Beef Stir-Fry

"The best thing about a stir-fry is that you can substitute the vegetables you like most."

Total Time:
30 min
Prep:
15 min
Cook:
15 min

Yield:
4 servings
Level:
Easy

NUTRITION INFO
Ingredients
  • 1 1/2 pounds skirt steak, cut into 4-inch-long pieces, then cut against the grain into 1/4-inch-thick slices
  • Salt and freshly ground pepper
  • 1/4 cup low-sodium soy sauce
  • 1 serrano chile pepper, seeded and finely chopped
  • 2 teaspoons sugar
  • 2 tablespoons freshly squeezed lime juice (1 to 2 limes)
  • 2 tablespoons olive oil
  • 2 cloves garlic, grated
  • 1 bunch scallions, thinly sliced
  • 6 ounces fresh mushrooms, sliced
  • 1/4 pound snow peas or green beans
  • 1 12 -ounce can baby corn, drained
  • 1 red bell pepper, thinly sliced (optional)
Directions
  • Season the steak with salt and pepper. In a medium bowl, whisk together the soy sauce, chile pepper, sugar and lime juice until the sugar is dissolved. Add the beef, toss to coat and set aside.

  • In a large skillet over medium-high heat, heat the oil until shimmering, about 1 minute. Add the beef and cook, stirring, until cooked through, 3 to 5 minutes.

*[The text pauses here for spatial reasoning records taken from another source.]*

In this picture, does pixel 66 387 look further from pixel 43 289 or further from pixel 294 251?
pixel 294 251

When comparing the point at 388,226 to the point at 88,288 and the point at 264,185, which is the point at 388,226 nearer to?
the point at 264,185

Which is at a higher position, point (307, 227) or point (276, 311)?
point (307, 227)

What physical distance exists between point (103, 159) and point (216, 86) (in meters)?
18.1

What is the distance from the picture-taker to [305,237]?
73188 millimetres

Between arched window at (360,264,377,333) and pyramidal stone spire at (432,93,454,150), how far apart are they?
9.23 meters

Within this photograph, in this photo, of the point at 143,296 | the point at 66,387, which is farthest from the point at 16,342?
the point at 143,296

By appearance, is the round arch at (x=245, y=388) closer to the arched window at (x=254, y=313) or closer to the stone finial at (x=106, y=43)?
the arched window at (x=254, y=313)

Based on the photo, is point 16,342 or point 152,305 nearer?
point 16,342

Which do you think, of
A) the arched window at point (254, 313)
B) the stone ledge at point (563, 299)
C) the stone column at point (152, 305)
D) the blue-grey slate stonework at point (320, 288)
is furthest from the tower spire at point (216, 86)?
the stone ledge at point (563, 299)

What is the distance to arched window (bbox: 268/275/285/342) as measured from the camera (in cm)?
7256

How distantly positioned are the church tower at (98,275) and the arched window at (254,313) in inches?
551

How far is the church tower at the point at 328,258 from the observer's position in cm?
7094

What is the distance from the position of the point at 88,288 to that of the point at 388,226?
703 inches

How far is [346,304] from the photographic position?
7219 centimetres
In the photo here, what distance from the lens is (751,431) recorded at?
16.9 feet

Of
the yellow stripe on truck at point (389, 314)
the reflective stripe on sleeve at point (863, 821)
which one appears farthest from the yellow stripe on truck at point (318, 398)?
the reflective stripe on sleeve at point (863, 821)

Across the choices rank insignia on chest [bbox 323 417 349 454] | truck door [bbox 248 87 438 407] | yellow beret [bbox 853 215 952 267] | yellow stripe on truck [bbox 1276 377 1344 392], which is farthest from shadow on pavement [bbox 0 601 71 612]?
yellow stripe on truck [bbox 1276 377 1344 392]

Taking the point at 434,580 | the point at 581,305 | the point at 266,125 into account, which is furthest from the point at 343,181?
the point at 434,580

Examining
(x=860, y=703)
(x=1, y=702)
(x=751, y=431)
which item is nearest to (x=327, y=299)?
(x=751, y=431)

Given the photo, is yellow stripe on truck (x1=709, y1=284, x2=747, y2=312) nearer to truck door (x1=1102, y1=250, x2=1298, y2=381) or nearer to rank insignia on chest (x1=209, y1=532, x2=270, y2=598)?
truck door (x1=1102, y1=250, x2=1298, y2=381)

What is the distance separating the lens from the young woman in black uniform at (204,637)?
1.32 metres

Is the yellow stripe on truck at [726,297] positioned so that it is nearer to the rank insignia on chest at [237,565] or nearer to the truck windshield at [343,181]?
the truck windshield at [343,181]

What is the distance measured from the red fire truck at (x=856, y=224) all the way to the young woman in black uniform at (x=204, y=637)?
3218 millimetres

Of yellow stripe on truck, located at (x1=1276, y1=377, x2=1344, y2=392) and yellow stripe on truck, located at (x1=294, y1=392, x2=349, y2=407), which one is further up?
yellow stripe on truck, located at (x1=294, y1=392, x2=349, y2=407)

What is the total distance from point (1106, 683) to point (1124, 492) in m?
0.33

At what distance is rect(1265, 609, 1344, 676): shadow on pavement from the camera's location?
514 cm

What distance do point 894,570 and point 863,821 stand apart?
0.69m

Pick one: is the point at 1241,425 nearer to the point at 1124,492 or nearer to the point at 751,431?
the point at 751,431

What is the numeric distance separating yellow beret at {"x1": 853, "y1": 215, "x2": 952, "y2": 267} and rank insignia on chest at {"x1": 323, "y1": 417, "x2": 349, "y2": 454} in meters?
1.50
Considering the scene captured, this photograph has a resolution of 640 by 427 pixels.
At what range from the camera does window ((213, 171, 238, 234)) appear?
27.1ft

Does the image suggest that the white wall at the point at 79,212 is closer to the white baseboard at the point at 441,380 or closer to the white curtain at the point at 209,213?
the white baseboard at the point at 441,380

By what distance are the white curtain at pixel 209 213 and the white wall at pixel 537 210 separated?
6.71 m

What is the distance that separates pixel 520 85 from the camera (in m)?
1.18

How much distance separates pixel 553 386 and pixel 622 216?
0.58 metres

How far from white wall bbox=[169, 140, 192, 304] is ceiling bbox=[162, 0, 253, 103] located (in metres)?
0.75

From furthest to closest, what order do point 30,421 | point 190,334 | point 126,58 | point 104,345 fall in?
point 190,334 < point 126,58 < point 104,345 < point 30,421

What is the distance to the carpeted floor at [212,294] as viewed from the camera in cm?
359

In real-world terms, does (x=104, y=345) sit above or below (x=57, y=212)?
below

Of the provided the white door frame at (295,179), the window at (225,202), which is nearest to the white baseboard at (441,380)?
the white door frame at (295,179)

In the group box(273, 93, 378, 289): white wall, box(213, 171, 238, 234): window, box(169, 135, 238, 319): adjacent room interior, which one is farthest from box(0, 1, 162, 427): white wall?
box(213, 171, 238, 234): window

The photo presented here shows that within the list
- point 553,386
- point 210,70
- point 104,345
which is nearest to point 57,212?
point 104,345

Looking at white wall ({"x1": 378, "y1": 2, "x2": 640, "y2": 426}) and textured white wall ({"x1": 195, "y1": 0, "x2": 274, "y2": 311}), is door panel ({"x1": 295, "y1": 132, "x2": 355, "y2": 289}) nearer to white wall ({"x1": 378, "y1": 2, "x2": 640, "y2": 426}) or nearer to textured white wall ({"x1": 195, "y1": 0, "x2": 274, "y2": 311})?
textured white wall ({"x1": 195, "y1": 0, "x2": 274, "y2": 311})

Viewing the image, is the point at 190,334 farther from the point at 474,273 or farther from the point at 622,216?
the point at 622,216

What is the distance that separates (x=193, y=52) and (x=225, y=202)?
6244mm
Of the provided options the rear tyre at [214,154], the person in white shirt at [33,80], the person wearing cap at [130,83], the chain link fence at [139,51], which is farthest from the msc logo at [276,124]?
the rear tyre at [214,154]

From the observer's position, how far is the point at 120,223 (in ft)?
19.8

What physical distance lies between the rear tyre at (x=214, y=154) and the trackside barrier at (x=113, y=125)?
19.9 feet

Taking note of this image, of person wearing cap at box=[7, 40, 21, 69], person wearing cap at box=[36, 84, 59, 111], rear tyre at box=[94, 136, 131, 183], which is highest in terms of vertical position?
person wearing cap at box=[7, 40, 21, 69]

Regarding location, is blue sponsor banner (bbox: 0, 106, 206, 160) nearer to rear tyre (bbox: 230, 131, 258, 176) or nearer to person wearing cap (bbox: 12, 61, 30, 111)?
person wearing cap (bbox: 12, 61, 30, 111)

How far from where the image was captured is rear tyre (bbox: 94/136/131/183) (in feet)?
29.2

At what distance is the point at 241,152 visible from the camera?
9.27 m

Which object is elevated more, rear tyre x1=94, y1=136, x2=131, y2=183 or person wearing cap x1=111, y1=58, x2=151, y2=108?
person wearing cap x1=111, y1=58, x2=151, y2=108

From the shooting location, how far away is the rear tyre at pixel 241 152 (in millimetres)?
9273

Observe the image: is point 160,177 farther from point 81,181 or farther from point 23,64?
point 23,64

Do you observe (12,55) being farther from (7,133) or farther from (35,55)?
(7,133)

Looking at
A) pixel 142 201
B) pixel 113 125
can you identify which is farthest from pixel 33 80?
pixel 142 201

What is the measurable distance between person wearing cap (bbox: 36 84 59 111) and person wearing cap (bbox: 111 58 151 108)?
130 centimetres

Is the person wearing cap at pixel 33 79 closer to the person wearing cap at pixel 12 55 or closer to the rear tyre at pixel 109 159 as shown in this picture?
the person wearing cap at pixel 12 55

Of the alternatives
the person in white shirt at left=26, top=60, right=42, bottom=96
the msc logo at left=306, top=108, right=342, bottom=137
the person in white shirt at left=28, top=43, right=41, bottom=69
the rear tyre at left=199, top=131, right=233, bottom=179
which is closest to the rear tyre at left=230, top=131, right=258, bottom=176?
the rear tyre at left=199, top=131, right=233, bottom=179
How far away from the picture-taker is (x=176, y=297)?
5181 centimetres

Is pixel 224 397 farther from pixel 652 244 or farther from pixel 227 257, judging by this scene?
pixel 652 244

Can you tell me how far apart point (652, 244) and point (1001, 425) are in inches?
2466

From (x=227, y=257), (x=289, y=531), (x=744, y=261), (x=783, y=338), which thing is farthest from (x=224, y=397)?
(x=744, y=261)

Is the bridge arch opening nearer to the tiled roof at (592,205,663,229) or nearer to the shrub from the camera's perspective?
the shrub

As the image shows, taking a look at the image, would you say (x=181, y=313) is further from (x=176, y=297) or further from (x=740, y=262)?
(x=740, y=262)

  • Remove the beef from the skillet and set aside. Allow the liquid in the pan to reduce until thickened, about 4 minutes. Add the garlic and scallions and cook 1 minute more. Add the mushrooms and cook for 2 to 3 minutes more. Add the snow peas, baby corn and bell pepper and continue cooking until all the vegetables are crisp-tender, about 2 minutes. Return the beef to the skillet and toss to combine.